4 ml of a 100 mM KCl related, dissolved in 0> 9% NaCl. 1 ml of 500 mM (2.2.2) cryptate, which was dissolved in 100 M KCl and 0.9% NaCl, was added to this solution in order to eliminate a dilution effect. After the solutions were put together

Receive 5 ml of a solution with the following concentration: 100 mM KCl, 100 mM (2,2,2) cryptate, 0.9% NaCl. With a theoretical 100% complexation of the potassium ions, the entire free potassium can be complexed.

Solutions with the following pH values were used: pH 7, 8, 10. In all three solutions "the potassium was complexed to over 80%. However, after the cryptate had been added, the pH in the alkaline range was pH 9. Only in the starting solution with pH 10 did the pH change only slightly (see Table 1). Table

pH value of the K conc. the K -conc. according to the pH value of the starting solution. Starting solution Cryptate addition mixture

10 100 π 19 9.8

8 100 πM 16 8.9

7 100 mM 16 8.9

As is clear from the table, the initial concentration of 100 mM drops after addition of an equivalent amount of cryptate to values below 20 mM at all 3 pH levels.

b) Because of the pH shift described above, a second attempt was made in which the system was buffered and a lower concentration of starting substances was used.

The solutions (both the KCl starting solution and the cryptate solution were buffered to pH 7.0 with 0.1 M phosphate buffer (Na-HPO. + NaH-PO.).

The following mixtures were used as the starting solution: 4 ml of 50 mM KCl; 0.9% NaCl; 0.1 phosphate buffer pH 7.0 1 ml 250 mM (2.2.2) cryptate; 50 M KCl; 0.9% NaCl; 0.1 M phosphate buffer.

The addition of the complexing agent led to a reduction in the K activity by more than 50%. Only a slight shift in pH in the alkaline range occurred. The pH shifted by 0.4 units to pH 7.4. Table

+ + pH value of the K conc. the K -conc. according to the pH of the

Starting solution Starting solution Cryptate addition mixture

7.0 50mM 22 7.4

Claims

P a t e n t a n s r u c h e

1. Medicament for combating circulatory disorders, that is, that it contains at least one potassium ion-trapping substance as active ingredient at physiological pH values, if appropriate together with conventional physiological additives, solvents and / or diluents.
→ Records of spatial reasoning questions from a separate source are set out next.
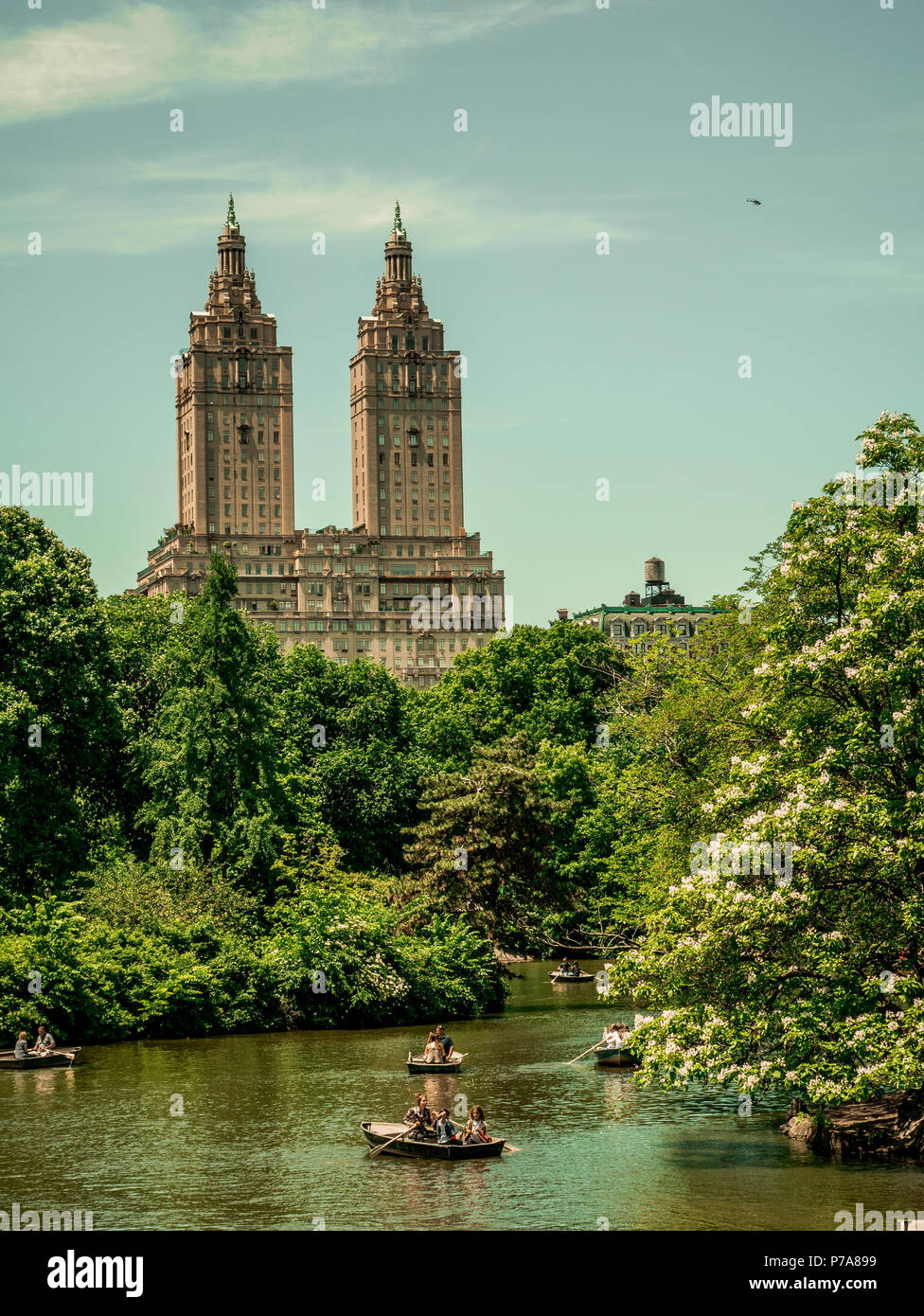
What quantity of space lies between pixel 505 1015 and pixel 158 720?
1690 cm

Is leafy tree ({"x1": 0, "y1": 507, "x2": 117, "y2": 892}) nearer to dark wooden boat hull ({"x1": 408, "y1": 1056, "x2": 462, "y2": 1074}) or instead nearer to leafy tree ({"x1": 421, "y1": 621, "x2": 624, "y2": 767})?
dark wooden boat hull ({"x1": 408, "y1": 1056, "x2": 462, "y2": 1074})

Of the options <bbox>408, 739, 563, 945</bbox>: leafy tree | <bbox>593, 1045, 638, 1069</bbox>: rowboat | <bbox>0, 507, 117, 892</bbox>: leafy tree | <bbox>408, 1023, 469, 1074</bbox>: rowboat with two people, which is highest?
<bbox>0, 507, 117, 892</bbox>: leafy tree

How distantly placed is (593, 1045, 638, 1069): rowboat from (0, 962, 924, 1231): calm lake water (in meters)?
0.47

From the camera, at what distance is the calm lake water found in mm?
27984

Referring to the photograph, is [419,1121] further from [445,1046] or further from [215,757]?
[215,757]

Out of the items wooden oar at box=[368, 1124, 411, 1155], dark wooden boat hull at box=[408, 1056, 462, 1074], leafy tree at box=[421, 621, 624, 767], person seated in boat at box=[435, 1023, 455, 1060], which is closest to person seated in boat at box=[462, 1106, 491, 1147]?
wooden oar at box=[368, 1124, 411, 1155]

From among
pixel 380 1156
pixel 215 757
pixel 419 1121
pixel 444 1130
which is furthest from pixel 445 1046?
pixel 215 757

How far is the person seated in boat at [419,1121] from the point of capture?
33.0m

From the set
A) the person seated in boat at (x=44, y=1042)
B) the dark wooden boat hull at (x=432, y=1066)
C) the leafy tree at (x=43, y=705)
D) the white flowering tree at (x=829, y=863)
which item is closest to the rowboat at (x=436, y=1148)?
the white flowering tree at (x=829, y=863)

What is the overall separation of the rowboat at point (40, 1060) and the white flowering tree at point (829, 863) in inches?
777
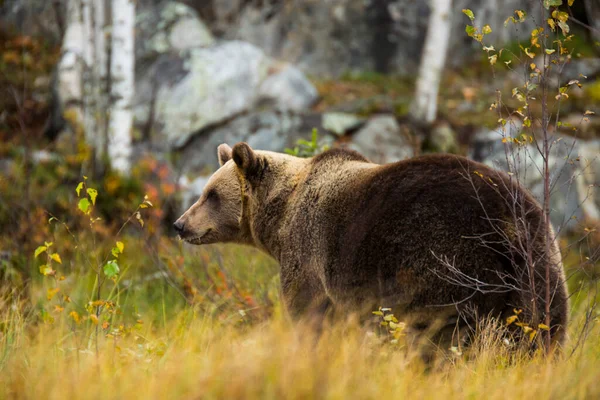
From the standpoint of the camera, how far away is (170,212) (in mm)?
10797

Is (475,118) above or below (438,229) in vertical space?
below

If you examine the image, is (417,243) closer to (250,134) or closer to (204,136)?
(250,134)

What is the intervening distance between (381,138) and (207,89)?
152 inches

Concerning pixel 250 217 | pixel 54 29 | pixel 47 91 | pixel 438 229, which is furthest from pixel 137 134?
pixel 438 229

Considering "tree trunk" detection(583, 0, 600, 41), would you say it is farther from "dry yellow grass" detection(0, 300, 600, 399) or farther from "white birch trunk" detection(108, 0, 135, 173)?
"dry yellow grass" detection(0, 300, 600, 399)

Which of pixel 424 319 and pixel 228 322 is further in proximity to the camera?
pixel 228 322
2. Medicament according to claim 1, d a d u r c h g e k e n n z e i c h n e t that it is a compound of the general formula:

wherein R, R ₂ and R_ each represent an alkyl group with 1 to 4 carbon atoms and n, p and q independently of one another are an integer from 1 to 5.

Medicament according to claim 1 or 2, d a d u r c h g e k e n n z e i c h n e t that it as the potassium-intercepting substance the compound

_{/ C} H ₂ -CH ₂ 0-CH ₂ CH ₂ 0-CH ₂ -CH ₂

N \ - CH2-CH 2--0-CH 2CH20-CH 2CH-2, ^ N

CH ₂ -CH ₂ 0-CH ₂ CH ₂ 00-CH ₂ CH ₂

contains. 4. Medicament according to claim 1, characterized in that it as

Potassium ^* trapping substance is a compound of the general formula:

where the C atoms 1, 2 and 7, 8 can be part of a cyclohexyl or benzyl group, which is optionally substituted with hydrophilic groups.

5. Medicament according to one of the preceding claims, d a d u r c h g e k e n n z e i c h n e t that it contains the potassium ion-trapping substance in such a concentration that the potassium ion concentration is adjusted to 3 to 20 mmol.

6. Medicament according to one of the preceding claims, d a d u r c h g e k e n n z e i c h n e t that it contains as an additive buffer substances and / or thrombolytic additives and / or anti-edematous additives.

7. Medicament according to one of the preceding claims, which also means that it additionally contains calcium antagonists.

8. Medicament according to one of the preceding claims, characterized in that it is rheologically effective Infusion for blood hemodilution is included.

9. Use of the medicament according to one of the preceding claims for combating peripheral circulatory disorders.

10. Use of the medicament according to one of claims 1 to 8 for combating cerebral circulatory disorders.

11. Use of the medicament according to one of claims 1 to 8 for combating coronary circulatory disorders.